■ **Your tasks**:
1. From the passage about the Châtillon et Commentry pavilion, list every material that makes up the rocaille at the bottom of the large central niche.
2. In the passage about the Châtillon et Commentry pavilion, copy the stretch from "The Compagnie des" through "the metallurgical industry." without any change.
3. Answer these questions using the passage about the Châtillon et Commentry pavilion.
(a) Where in the park does the pavilion stand?
(b) Which fountain does the back of the pavilion reproduce, and at what scale?
(c) Who embossed the two bas-reliefs with a hammer?

■ **Supplied passage**:
The Compagnie des forges de Châtillon et de Commentry has built a special pavilion in the park, to the left of the main entrance to the Pont d'Iéna, where it has assembled samples of its many products. Nothing could be more interesting than this exhibition which introduces you to all the progress made in France by the metallurgical industry.
The back of the pavilion, leaning against the quay, is formed by a monumental assembly of the principal samples of sheet metal and profiled iron which reproduces exactly to half size the Medici fountain of the Luxembourg garden; two Florentine statuettes placed in the two lateral niches, two Medici vases placed on the corners of the pediment, complete the monument; two bas-reliefs in Commentry sheet metal embossed with a hammer by M. Bodard, represent one of the miners, and the other a forge with wood.
The four columns of the monument are ingeniously represented by the various types of rails, angles and small glazing bars. On the tympanum that surmounts the pediment is applied an embossed iron escutcheon with the names of the five provinces in which the Company's establishments are located. Finally, at the bottom of the large central niche, there is a very curious rocaille made up of coal, cokes, cast iron and irons, property of the Company.

■ **Input data**:
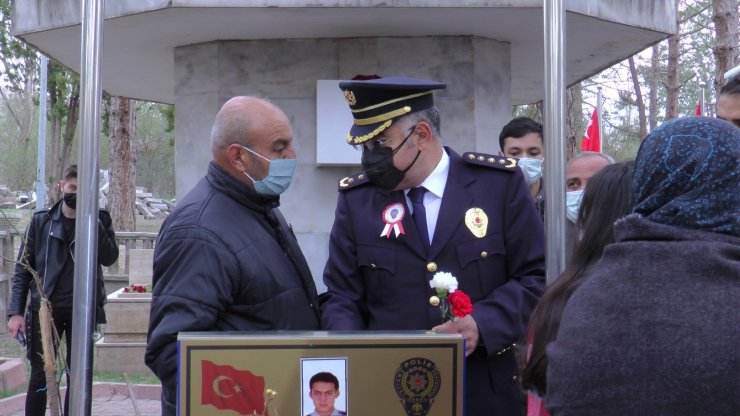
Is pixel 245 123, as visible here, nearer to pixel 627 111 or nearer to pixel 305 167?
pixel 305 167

==

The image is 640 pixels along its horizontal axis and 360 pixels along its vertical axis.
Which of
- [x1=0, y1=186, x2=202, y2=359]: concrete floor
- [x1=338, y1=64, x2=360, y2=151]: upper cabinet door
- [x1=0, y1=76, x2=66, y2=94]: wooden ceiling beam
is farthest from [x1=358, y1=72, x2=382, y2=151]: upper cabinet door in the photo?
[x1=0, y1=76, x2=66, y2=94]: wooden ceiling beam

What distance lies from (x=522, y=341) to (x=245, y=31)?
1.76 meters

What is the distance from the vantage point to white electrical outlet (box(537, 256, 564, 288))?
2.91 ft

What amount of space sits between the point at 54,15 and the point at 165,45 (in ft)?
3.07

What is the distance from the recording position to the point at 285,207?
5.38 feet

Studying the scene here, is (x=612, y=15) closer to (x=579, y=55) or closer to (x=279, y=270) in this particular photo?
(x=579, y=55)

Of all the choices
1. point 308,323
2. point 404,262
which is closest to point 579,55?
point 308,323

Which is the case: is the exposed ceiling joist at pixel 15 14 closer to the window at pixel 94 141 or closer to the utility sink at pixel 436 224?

■ **Solutions for each task**:
1. coal, cokes, cast iron, irons

2.
The Compagnie des forges de Châtillon et de Commentry has built a special pavilion in the park, to the left of the main entrance to the Pont d'Iéna, where it has assembled samples of its many products. Nothing could be more interesting than this exhibition which introduces you to all the progress made in France by the metallurgical industry.

3.
(a) It stands to the left of the main entrance to the Pont d'Iéna.
(b) It reproduces the Medici fountain of the Luxembourg garden at half size.
(c) M. Bodard embossed them.